Talk:Q112826905

From Wikidata
Jump to navigation Jump to search

Autodescription — class of anatomical entity (Q112826905)

description: anatomical entity as a first-order metaclass. To be used as P31 values for all anatomical structure classes. Its instances are classes (e.g. heart)
Useful links:
Classification of the class class of anatomical entity (Q112826905)  View with Reasonator View with SQID
For help about classification, see Wikidata:Classification.
Parent classes (classes of items which contain this one item)
Subclasses (classes which contain special kinds of items of this class)
class of anatomical entity⟩ on wikidata tree visualisation (external tool)(depth=1)
Generic queries for classes
See also


It seems to me that this class dublicates anatomical structure class type (Q103914748). @TiagoLubiana:

Currently the second-order classes for anatomy all named after "type". Naming them (class) instead seems to me more confusing then helpful, especially if only some are renamed that way. ChristianKl19:01, 13 July 2022 (UTC)[reply]

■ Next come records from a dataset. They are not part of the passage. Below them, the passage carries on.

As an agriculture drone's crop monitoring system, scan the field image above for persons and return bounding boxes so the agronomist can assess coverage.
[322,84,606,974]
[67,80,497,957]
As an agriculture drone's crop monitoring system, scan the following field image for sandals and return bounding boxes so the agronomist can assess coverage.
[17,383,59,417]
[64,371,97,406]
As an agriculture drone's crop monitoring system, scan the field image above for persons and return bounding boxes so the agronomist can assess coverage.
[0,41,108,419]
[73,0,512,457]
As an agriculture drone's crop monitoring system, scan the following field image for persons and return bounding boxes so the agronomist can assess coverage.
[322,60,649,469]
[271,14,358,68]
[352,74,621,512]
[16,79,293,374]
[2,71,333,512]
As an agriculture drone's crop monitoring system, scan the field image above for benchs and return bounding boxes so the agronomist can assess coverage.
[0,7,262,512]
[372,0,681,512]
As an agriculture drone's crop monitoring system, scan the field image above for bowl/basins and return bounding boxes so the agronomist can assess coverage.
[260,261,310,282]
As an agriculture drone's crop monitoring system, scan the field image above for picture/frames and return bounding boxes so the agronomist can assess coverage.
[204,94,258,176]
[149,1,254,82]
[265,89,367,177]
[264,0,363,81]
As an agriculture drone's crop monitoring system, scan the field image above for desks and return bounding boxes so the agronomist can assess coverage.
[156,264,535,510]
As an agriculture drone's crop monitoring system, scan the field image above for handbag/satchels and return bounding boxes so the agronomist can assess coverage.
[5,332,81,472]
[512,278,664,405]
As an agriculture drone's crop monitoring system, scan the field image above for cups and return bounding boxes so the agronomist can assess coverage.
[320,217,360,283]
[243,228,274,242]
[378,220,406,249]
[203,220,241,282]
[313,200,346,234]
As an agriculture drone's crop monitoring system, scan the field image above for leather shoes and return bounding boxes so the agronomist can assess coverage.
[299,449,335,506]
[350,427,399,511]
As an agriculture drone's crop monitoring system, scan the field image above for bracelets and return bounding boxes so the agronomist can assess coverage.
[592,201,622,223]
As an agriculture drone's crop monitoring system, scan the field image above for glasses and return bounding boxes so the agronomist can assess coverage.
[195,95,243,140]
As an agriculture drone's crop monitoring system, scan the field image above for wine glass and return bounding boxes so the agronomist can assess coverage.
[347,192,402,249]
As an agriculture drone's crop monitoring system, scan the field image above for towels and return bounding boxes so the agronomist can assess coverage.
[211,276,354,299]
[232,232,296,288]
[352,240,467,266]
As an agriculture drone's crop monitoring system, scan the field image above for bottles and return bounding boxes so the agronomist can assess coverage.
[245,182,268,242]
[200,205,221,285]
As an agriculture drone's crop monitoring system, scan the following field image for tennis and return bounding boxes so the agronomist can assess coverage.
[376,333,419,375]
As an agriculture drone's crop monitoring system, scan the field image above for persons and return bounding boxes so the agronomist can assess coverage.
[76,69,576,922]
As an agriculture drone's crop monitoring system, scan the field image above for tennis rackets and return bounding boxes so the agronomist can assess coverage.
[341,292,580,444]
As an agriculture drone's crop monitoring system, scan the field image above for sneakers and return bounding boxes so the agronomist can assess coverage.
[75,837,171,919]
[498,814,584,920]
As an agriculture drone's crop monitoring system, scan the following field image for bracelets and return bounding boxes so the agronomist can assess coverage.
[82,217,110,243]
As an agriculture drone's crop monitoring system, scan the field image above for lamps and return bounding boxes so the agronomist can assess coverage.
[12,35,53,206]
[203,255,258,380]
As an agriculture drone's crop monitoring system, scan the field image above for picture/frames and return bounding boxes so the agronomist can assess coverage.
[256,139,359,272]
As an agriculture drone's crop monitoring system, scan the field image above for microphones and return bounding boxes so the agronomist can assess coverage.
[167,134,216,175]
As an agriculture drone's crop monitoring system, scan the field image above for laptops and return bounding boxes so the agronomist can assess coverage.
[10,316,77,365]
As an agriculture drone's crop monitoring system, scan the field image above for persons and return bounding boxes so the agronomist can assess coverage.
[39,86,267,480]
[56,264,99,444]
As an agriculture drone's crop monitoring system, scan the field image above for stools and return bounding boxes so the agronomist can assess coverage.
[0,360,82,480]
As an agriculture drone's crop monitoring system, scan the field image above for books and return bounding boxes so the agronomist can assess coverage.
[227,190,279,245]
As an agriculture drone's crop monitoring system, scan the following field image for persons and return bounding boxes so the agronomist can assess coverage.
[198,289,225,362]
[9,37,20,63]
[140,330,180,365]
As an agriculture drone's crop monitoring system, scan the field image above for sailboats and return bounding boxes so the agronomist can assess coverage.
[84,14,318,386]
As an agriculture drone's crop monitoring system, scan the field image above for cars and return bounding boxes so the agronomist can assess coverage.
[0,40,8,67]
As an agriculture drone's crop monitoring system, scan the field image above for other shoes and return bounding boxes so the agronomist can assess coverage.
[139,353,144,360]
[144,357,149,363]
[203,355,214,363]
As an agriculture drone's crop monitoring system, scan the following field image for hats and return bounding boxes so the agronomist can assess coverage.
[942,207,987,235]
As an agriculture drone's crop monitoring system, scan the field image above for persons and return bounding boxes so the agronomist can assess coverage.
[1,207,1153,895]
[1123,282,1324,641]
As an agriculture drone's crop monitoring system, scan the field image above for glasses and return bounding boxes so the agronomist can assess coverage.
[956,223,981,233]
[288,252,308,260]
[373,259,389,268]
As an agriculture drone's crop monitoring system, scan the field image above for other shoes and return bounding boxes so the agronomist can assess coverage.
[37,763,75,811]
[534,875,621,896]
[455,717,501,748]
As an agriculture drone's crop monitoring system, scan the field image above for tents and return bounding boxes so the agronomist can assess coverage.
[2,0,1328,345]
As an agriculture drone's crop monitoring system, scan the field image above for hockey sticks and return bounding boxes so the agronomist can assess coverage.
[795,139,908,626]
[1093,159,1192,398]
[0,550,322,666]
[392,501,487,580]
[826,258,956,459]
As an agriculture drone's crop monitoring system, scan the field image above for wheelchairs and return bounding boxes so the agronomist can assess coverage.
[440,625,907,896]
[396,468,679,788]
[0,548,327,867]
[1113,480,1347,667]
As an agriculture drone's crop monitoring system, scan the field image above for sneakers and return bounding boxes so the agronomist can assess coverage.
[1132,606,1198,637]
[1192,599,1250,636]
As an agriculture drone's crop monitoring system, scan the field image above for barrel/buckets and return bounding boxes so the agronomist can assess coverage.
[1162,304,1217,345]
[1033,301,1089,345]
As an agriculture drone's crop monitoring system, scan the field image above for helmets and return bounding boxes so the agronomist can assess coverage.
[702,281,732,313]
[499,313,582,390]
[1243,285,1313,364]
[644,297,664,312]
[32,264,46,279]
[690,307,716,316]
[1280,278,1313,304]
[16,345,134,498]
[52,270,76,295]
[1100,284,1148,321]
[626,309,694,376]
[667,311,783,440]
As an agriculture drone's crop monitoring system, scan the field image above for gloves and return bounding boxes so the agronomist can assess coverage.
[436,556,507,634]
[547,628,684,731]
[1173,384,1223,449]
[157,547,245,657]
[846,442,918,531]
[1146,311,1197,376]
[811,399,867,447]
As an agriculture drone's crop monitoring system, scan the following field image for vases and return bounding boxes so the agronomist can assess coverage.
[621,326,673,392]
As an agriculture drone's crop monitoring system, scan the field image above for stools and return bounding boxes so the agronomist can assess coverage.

Looking more at it class of anatomical entity (Q112826905) seems even more confused. tubercle of bone (Q29015039) is not the same kind of thing as heart (Q1072). ChristianKl19:14, 13 July 2022 (UTC)[reply]

@ChristianKl: Hey, Christian. The idea was to avoid touching the current items. The label of many biological items are confusing to non-ontologies, that is why the description details its usage. Also, both "tubercle" and "heart" are considered anatomical structures by the UBERON Ontology, which is the core source of IDs for anatomical structures, so it is reasonable to represent them as such TiagoLubiana (talk) 19:52, 13 July 2022 (UTC)[reply]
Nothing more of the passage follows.